There is one further characteristic of order-planning that is implicit in much of the foregoing. Although an emphasis that declined somewhat in the later years of the twentieth century, much of the planning literature is concerned with beauty, the aesthetic qualities of civic design. For Unwin, it does not matter if there is a good water supply and proper sanitation in these houses if the houses remain dreary. What is needed is the ‘vivifying touch of art’ so that ‘something of beauty may be restored to town life’ (Unwin, 1909: 4). George Scott-Moncrieff waxes still more lyrical: ‘The value of a W.C. is vastly overrated when it is set above that of the aesthetic. An ugly house with a bath is less of an asset than a beautiful house without one’ (1937: 270). Bertram offers a more systematic account.

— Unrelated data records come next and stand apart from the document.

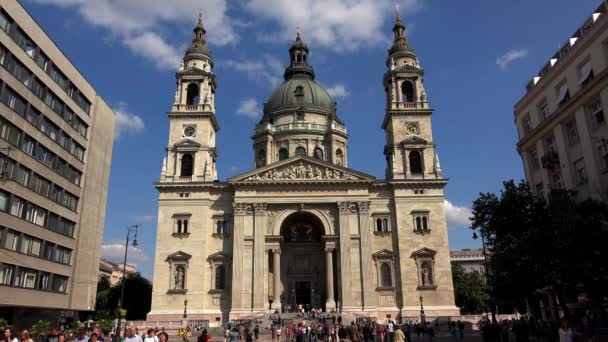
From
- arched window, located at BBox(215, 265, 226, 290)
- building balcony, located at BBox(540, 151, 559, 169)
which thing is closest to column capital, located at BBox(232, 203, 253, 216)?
arched window, located at BBox(215, 265, 226, 290)

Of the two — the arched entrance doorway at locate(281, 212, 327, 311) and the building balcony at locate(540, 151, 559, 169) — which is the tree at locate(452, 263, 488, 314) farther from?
the building balcony at locate(540, 151, 559, 169)

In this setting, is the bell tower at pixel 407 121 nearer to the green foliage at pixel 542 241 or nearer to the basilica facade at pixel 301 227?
the basilica facade at pixel 301 227

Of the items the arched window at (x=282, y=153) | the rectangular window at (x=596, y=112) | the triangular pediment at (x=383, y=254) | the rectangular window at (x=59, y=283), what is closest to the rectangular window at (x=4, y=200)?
the rectangular window at (x=59, y=283)

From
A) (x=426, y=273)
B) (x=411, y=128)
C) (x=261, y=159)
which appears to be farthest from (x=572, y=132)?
(x=261, y=159)

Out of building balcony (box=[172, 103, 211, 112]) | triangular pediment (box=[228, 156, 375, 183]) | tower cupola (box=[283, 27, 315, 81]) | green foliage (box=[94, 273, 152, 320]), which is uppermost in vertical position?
tower cupola (box=[283, 27, 315, 81])

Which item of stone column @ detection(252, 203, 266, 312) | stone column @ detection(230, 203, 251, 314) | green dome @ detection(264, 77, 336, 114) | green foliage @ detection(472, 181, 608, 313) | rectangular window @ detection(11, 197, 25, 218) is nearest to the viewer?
green foliage @ detection(472, 181, 608, 313)

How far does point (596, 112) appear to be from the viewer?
2522cm

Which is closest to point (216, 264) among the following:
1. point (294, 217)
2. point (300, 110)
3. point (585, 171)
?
point (294, 217)

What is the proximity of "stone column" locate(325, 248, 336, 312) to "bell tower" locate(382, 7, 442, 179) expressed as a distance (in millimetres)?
10181

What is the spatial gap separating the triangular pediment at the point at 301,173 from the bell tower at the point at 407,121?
4425 millimetres

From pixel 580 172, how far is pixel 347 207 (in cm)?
2280

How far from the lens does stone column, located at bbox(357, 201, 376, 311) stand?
43.7 meters

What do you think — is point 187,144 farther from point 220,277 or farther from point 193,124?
point 220,277

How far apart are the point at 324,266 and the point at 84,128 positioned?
25.8 metres
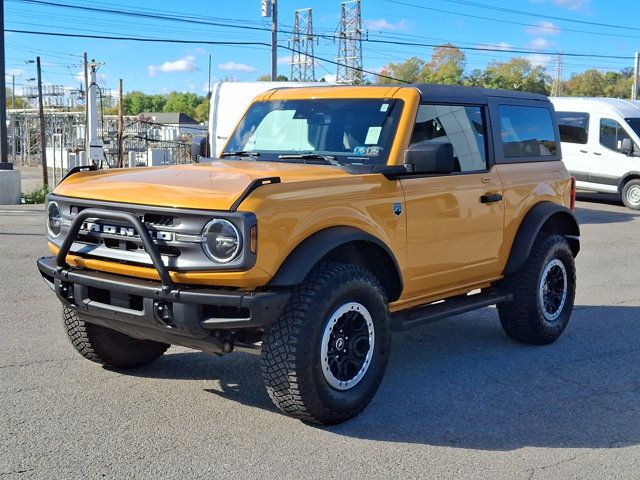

For him, beauty is a question of order and modern towns are disordered, being a ‘jumble of styles and no styles, of sizes and purposes and colours and materials’. We have forgotten how to build a street, which should be ‘designed right through like a poem or a symphony or a picture’ and be ‘an orderly civilised cohesive expression … of life and business’ but is instead ‘a miscellaneous collection of more or less rival bits’ (1939: 21, 23).